Autre piste à explorer, celle de l’engagement politique. Arrivant à Paris, François Mitterrand adhère quelque temps aux Volontaires nationaux, c’est-à-dire à la branche « jeunesse » de la ligue des Croix de feu du colonel La Rocque, l’un des plus puissants mouvements de la droite contestataire quoique républicaine de l’époque. On sait en réalité peu de chose sur cette adhésion politique. Elle paraît toutefois assez logique compte tenu du milieu d’origine du jeune homme et des orientations familiales. Le discours de La Rocque est empreint d’un réel patriotisme, fait sans cesse référence aux vertus du catholicisme social, prône l’ordre et la rigueur morale dans les affaires publiques, etc., et se tient volontairement éloigné de tout engagement politique purement électoraliste. Cette adhésion aux Croix de feu et les contacts de François Mitterrand avec l’entourage de La Rocque permettent de situer le jeune étudiant sur l’échiquier politique : il est à droite, sans aucun doute critique à l’égard de la iiie République tout en restant à l’écart des ligues fascistes ou royalistes – par ailleurs condamnées par l’Église catholique. C’est donc sans surprise que l’on trouve à partir de 1936 le nom François Mitterrand accolé à certains articles de L’Écho de Paris, organe de presse quasi officiel du mouvement de La Rocque.

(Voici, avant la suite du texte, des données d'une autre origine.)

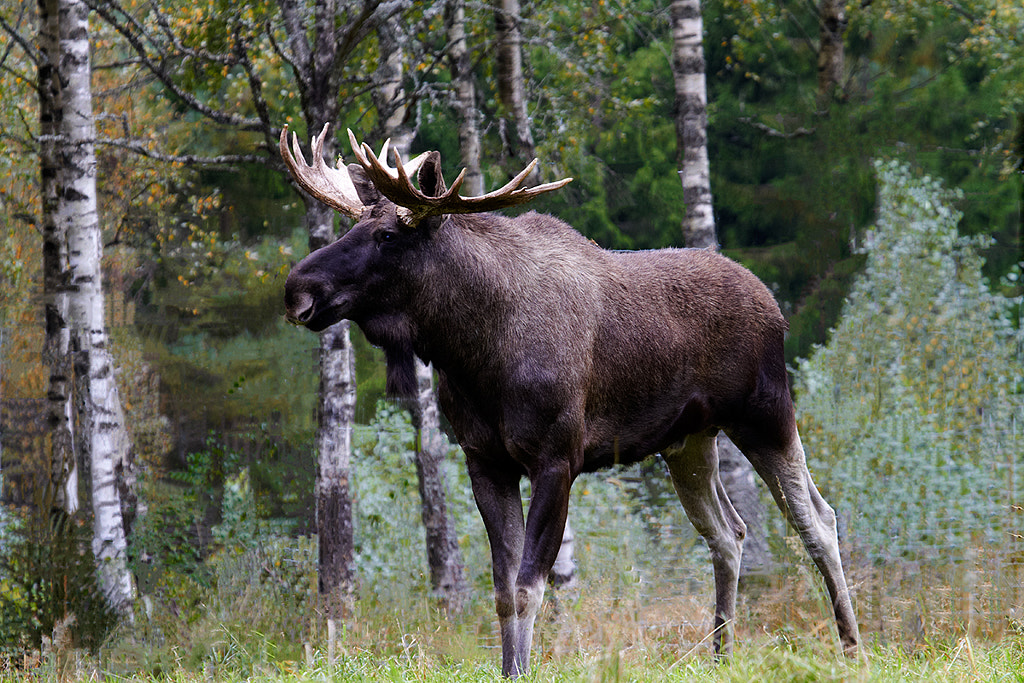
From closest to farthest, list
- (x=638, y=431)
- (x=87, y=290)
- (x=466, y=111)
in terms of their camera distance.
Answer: (x=638, y=431)
(x=87, y=290)
(x=466, y=111)

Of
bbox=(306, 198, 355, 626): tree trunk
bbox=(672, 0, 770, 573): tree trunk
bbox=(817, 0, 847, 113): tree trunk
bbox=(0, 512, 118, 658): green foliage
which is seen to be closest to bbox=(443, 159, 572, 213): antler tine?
bbox=(306, 198, 355, 626): tree trunk

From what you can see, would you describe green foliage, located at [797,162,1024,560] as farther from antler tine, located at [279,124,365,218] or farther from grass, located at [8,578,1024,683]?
antler tine, located at [279,124,365,218]

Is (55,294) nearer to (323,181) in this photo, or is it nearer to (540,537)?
(323,181)

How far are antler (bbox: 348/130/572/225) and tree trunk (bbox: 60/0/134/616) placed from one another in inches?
146

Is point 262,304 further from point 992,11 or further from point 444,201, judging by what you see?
point 992,11

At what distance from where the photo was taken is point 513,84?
7750mm

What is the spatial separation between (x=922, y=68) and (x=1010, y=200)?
6.95ft

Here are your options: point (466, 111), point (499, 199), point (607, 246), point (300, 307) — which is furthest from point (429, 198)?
point (607, 246)

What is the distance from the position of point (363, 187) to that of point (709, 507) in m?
2.28

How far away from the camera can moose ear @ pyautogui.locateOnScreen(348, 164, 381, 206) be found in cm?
390

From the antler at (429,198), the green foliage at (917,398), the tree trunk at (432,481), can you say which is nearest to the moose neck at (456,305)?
the antler at (429,198)

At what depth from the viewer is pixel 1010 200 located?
34.2 ft

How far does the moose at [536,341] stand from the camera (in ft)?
12.1

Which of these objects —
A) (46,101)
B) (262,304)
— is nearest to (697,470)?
(46,101)
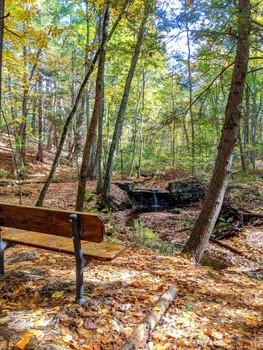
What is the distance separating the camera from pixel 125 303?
9.09 feet

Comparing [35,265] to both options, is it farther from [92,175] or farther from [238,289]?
[92,175]

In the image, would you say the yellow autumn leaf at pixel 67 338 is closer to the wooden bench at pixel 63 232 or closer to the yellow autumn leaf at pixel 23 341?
the yellow autumn leaf at pixel 23 341

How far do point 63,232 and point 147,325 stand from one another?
1.28 meters

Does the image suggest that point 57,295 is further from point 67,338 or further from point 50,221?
point 50,221

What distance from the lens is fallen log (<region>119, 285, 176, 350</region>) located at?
2.09m

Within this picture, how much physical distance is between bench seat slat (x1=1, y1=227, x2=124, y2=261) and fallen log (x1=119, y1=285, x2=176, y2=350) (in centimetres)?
68

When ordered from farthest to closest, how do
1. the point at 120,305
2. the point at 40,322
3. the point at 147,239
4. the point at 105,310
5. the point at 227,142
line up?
the point at 147,239 < the point at 227,142 < the point at 120,305 < the point at 105,310 < the point at 40,322

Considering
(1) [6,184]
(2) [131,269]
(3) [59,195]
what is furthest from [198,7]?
(1) [6,184]

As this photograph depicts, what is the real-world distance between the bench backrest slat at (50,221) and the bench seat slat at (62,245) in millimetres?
222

Encore faut-il préciser – dernière piste – que sa signature apparaît au bas d’articles essentiellement littéraires (quelques-uns traitant de la vie étudiante et militante du Quartier latin). Les murs de la petite chambre du « 104 » sont en effet tapissés de livres. Lui qui a la chance de côtoyer l’écrivain François Mauriac, lui dont l’un des amis n’est autre que Claude Roy, vit alors sa vraie rencontre avec la littérature. Ses goûts sont évidemment ceux d’un jeune homme de sa condition et reflètent son engagement catholique et politique. Mais pas uniquement. Il lit des œuvres de toutes natures ; on pourrait même écrire de toutes obédiences. L’humanisme de la littérature lui permet d’assouvir cette curiosité insatiable qu’il semble avoir de la condition humaine. Et c’est sans doute cette curiosité qui l’entraîne, malgré son engagement à droite, dans quelques défilés du Front populaire et à certains meetings de ses leaders ; qui lui permet de se lier dès cette époque avec l’un de ses plus fidèles compagnons, Georges Dayan, jeune étudiant juif et socialiste. Cinq directions , cinq pistes. Le portrait resterait toutefois incomplet si l’on n’évoquait « Béatrice. » Elle a quinze ans en 1938. Mais elle est déjà belle. Très belle. François Mitterrand en tombe éperdument amoureux. « Elle » – celle qu’il appelle d’abord Béatrice puisqu’il ignore son nom –, c’est Marie-Louise Terrasse, qui deviendra plus tard, dans les années cinquante, Catherine Langeais, l’une des plus populaires speakerines de la télévision française. Pour elle, il écrit des poèmes. Pour elle, il court Paris. Entre les familles, on parle déjà de fiançailles.